# [PROVIDED PASSAGE]
# Harman Kardon Premium sound system



## troymerritt (Sep 11, 2004)

I have a question. I just ordered a 2005 M3. Will it play MP3's that are recorded on a disc. If someone can give me the answer I would appreciate it. It seems to me that it should being that the premium system costs 700 dollars extra. If not, than I just got ripperd. 
Thanks,
Troy Boy


----------



## Technic (Jun 24, 2002)

troymerritt said:


> I have a question. I just ordered a 2005 M3. Will it play MP3's that are recorded on a disc. If someone can give me the answer I would appreciate it. It seems to me that it should being that the premium system costs 700 dollars extra. If not, than I just got ripperd.
> Thanks,
> Troy Boy


No. Buy an iPod. Yes, we all got _ripperd_.


----------



## jblack (Apr 17, 2002)

troymerritt said:


> I have a question. I just ordered a 2005 M3. Will it play MP3's that are recorded on a disc. If someone can give me the answer I would appreciate it. It seems to me that it should being that the premium system costs 700 dollars extra. If not, than I just got ripperd.
> Thanks,
> Troy Boy


The head unit for the HK and the standard system are the same. The difference is the Amp and a sub-woofer for your money. If you want MP3 playing on MP3 CDs, you can get an Alpine CD/MP3 CD changer for your trunk - works with the in-dash controls, integrates seamlessly, and fits in the stock spot.


----------



## hecklerz (Dec 28, 2004)

jblack said:


> The head unit for the HK and the standard system are the same. The difference is the Amp and a sub-woofer for your money. If you want MP3 playing on MP3 CDs, you can get an Alpine CD/MP3 CD changer for your trunk - works with the in-dash controls, integrates seamlessly, and fits in the stock spot.

(Records from a data source)
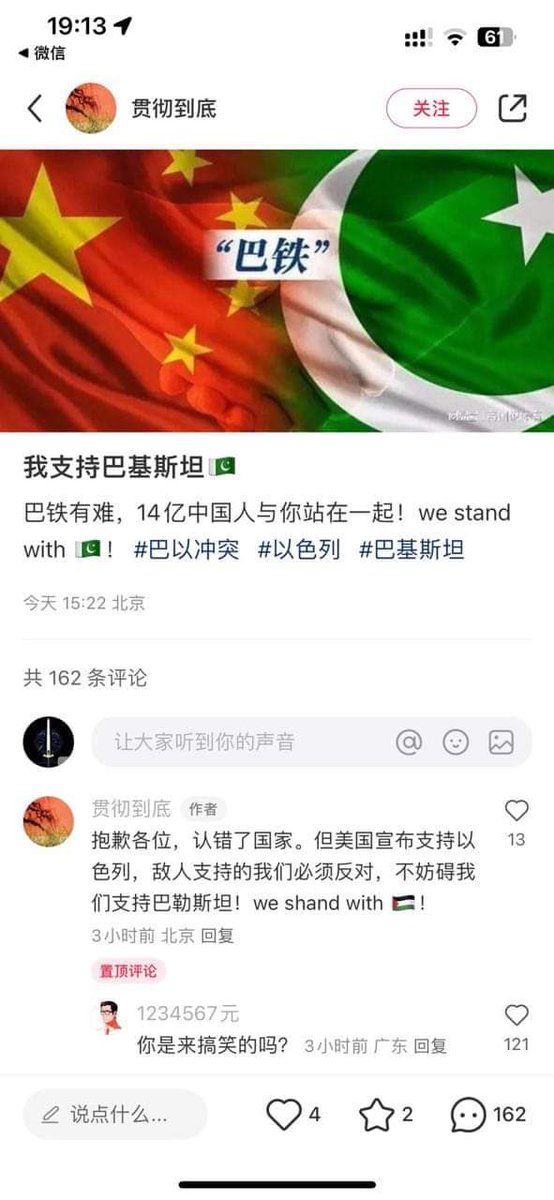 每日反共🇺🇦 tweet media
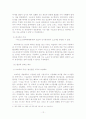 다국적 기업의 노사관계-네슬레 12페이지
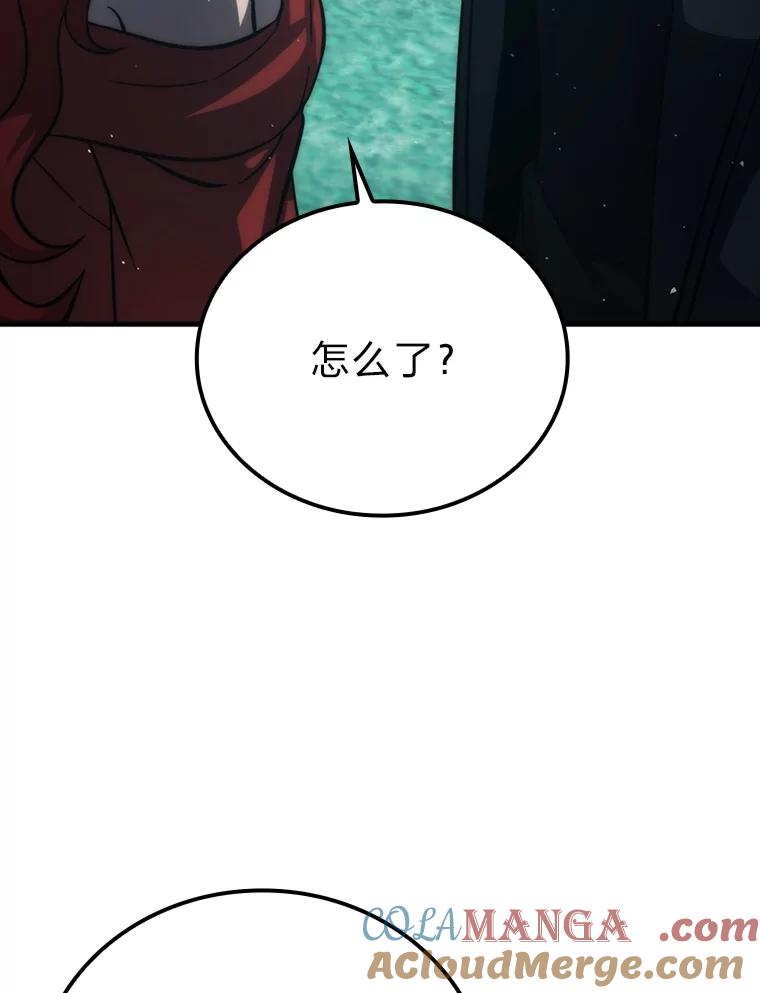 《勇士非也，魔王是也》59.远古神兽的力量 第93页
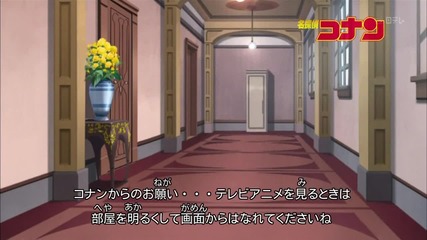 Detective Conan 605 The Seance's Double Locked Room Mystery Case (opened Locked Room)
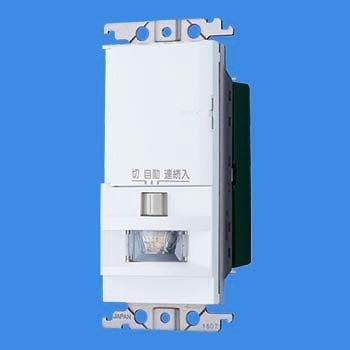 Panasonic パナソニック ワイド壁取付熱線センサ付自動SW親器  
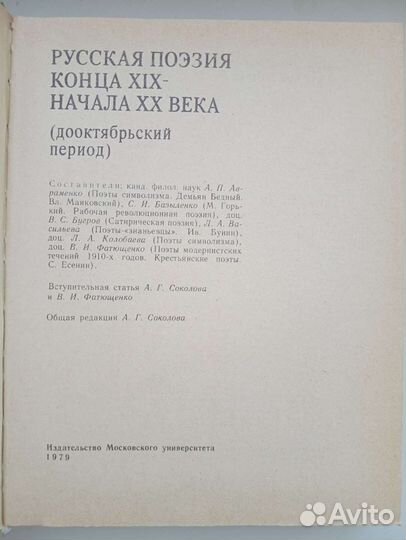 Русская поэзия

# [ACTIONS TO TAKE]
1. According to the Harman Kardon thread, what does the extra money for the HK system buy compared with the standard system?
2. Update the Harman Kardon thread from "## troymerritt (Sep" to "(Jun 24, 2002)", putting "900 dollars" in place of "700 dollars".

# [EXERCISE RESPONSES]
1. The amp and a sub-woofer.

2.
## troymerritt (Sep 11, 2004)

I have a question. I just ordered a 2005 M3. Will it play MP3's that are recorded on a disc. If someone can give me the answer I would appreciate it. It seems to me that it should being that the premium system costs 900 dollars extra. If not, than I just got ripperd. 
Thanks,
Troy Boy


----------



## Technic (Jun 24, 2002)